Trump sent similar letters to 23 other trading partners this week, including Canada, Japan and Brazil, setting blanket tariff rates ranging from 20 percent up to 50 percent, alongside a 50 percent tariff on copper.

The August 1 deadline gives countries targeted by Trump’s letters time to negotiate a trade deal that could lower the threatened tariff levels.

The EU had hoped to reach a comprehensive trade agreement with the U.S. for the 27-country bloc.

Three EU officials told Reuters on Saturday that Trump’s threats represent a negotiating tactic.

Trump’s letter to the EU included a demand that Europe drop its own tariffs, an apparent condition of any future deal.

“The European Union will allow complete, open Market Access to the United States, with no Tariff being charged to us, in an attempt to reduce the large Trade Deficit,” Trump wrote.

EU President von der Leyen said the 30 percent tariffs “would disrupt essential transatlantic supply chains, to the detriment of businesses, consumers and patients on both sides of the Atlantic.”

She also said while the EU will continue to work towards a trade agreement, they “will take all necessary steps to safeguard EU interests, including the adoption of proportionate countermeasures if required.”

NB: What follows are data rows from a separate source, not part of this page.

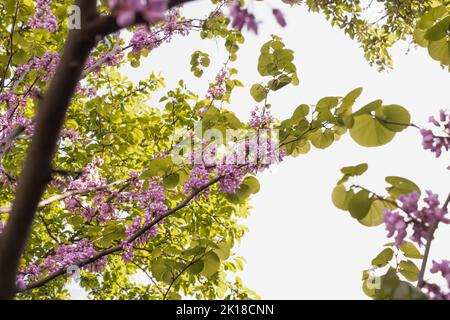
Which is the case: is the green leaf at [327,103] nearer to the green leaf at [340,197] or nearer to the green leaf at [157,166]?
the green leaf at [340,197]

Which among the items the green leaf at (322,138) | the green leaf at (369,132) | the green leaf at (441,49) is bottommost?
the green leaf at (369,132)

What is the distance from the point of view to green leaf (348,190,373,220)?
5.72 ft

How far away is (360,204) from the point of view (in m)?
1.76

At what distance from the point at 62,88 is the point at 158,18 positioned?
0.96ft

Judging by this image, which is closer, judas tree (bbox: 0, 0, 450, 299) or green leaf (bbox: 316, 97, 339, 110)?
judas tree (bbox: 0, 0, 450, 299)

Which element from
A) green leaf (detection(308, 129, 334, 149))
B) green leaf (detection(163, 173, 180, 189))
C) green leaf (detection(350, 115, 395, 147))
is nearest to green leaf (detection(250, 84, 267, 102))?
green leaf (detection(308, 129, 334, 149))

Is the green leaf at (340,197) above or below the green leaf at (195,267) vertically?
above

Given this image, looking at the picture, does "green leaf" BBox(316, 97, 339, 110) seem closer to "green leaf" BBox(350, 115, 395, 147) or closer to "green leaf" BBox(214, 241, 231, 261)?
"green leaf" BBox(350, 115, 395, 147)

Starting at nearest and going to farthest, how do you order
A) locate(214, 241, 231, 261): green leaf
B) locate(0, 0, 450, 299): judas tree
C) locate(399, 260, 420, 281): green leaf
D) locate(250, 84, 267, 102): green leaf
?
locate(0, 0, 450, 299): judas tree
locate(399, 260, 420, 281): green leaf
locate(214, 241, 231, 261): green leaf
locate(250, 84, 267, 102): green leaf

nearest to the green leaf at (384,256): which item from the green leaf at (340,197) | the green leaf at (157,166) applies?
the green leaf at (340,197)

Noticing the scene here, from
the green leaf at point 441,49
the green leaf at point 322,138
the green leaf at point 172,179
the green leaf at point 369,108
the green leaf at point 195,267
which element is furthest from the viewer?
the green leaf at point 172,179

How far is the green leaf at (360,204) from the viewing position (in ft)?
5.72

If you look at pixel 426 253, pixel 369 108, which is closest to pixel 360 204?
pixel 426 253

Canada received a higher tariff rate of 35 percent compared to Mexico, with both letters citing fentanyl flows, even though government data shows the amount of the drug seized at the Mexican border was significantly higher than at the Canadian border.

“Mexico has been helping me secure the border, BUT, what Mexico has done, is not enough. Mexico still has not stopped the Cartels who are trying to turn all of North America into a Narco-Trafficking Playground,” Trump wrote.

Mexico sends more than 80 percent of its total exported goods to the U.S. and free trade with its northern neighbor drove Mexico to overtake China as the U.S.’s top trading partner in 2023.

The European Union had been bracing for the letter from Trump outlining his planned duties on the United States’ largest trade and investment partner after a broadening of his tariff war in recent days.

The EU initially hoped to strike a comprehensive trade agreement, including zero-for-zero tariffs on industrial goods, but months of difficult talks have led to the realization it will probably have to settle for an interim agreement and hope something better can still be negotiated.

The 27-country bloc is under conflicting pressures as powerhouse Germany urged a quick deal to safeguard its industry, while other EU members, such as France, have said EU negotiators should not cave into a one-sided deal on U.S. terms.

Trump’s cascade of tariff orders since returning to the White House has begun generating tens of billions of dollars a month in new revenue for the U.S. government. U.S. customs duties revenue shot past $100 billion in the federal fiscal year through to June, according to U.S. Treasury data on Friday.

Spokespeople for Mexican President Claudia Sheinbaum and Mexico’s Economy Ministry did not immediately respond to requests for comment.